Disclaimer: I'm not an hg user, so I have read about hg but don't have much first hand experience of using it.
git provides several very powerful and flexible tools for managing branches in a 'patch queue' style so for many basic (and even some quite complex) use cases, native git is sufficiently powerful.
Typically, most projects keep a central stable master branch which only gains new commits and is never 'rewound' so commits in the master branch are fixed.
On top of this a maintainer (or a developer) may maintain one or more fluid branches of work-in-progress patches (i.e. commits) which are based on the stable branch.
Typical patch managing activities include:
rebasing the patch queue onto the lastest stable branch - use git rebase
,
duplicating the patch queue onto an old maintentance branch - use git branch
and git rebase
,
reordering patches in the queue - use git rebase --interactive
(aka git rebase -i
) using a text editor to reorder the queue.
squashing patches - use git rebase -i
with the squash directive
altering patches or patch commit messages - use git rebase -i
(spot a theme?) with the edit directive.
Any activity that alters a patch in any way (i.e. its contents, description or parentage) will create a new commit with a new commit id for that patch. The fact that the old commits may be thrown away and replaced regularly before they are promoted to the stable master branch is the only thing that makes them a 'patch queue' rather than a branch, but this is a project convention rather than any physical difference in the data that makes up the commits. To git they are identical objects.

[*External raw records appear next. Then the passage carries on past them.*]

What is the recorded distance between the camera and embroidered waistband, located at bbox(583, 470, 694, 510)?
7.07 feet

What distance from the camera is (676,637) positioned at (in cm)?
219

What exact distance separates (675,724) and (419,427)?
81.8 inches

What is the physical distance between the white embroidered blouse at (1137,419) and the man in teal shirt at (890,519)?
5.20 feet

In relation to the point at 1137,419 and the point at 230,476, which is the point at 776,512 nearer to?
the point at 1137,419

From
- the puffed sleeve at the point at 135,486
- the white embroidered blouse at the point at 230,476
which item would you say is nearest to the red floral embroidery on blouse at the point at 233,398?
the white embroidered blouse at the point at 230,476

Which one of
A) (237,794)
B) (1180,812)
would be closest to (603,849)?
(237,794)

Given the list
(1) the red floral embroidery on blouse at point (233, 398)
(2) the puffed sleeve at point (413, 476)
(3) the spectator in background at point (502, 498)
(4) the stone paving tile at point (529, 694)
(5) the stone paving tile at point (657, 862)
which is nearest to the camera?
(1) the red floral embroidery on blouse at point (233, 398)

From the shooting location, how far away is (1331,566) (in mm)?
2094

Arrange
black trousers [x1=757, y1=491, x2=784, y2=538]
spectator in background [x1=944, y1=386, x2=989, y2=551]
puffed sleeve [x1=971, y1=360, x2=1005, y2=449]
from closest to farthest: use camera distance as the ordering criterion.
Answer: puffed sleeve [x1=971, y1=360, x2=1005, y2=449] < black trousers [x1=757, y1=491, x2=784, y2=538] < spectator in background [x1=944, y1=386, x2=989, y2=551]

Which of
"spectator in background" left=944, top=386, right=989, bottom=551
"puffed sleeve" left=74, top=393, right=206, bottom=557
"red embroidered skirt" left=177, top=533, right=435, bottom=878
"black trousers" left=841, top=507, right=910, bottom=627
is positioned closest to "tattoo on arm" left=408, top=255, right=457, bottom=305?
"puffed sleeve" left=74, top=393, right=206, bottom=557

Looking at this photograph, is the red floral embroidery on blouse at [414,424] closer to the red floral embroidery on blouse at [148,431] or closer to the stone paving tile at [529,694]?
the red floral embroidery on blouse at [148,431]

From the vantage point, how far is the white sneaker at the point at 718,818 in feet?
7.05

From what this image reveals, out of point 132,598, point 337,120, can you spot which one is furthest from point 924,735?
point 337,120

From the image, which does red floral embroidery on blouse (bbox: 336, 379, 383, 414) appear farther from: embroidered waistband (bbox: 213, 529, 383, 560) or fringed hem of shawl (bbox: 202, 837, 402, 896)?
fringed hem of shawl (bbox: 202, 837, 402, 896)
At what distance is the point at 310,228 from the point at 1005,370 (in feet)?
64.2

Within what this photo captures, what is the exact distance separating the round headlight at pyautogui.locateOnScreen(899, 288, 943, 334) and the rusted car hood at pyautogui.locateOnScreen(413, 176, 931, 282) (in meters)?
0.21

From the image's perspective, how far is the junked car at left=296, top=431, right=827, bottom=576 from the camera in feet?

To promote a patch to a 'real' commit is just moving the patch to the front of the queue and merging it into the master branch. After moving the patch to the front of the queue, it is just the same as a normal commit based on the master branch, so merging it just fast-forwards the master branch pointer to point at the patch commit.
Publishing this commit as a 'stable' master patch is the act that says: this is now a commit that will not change and is part of the immutable history of the project.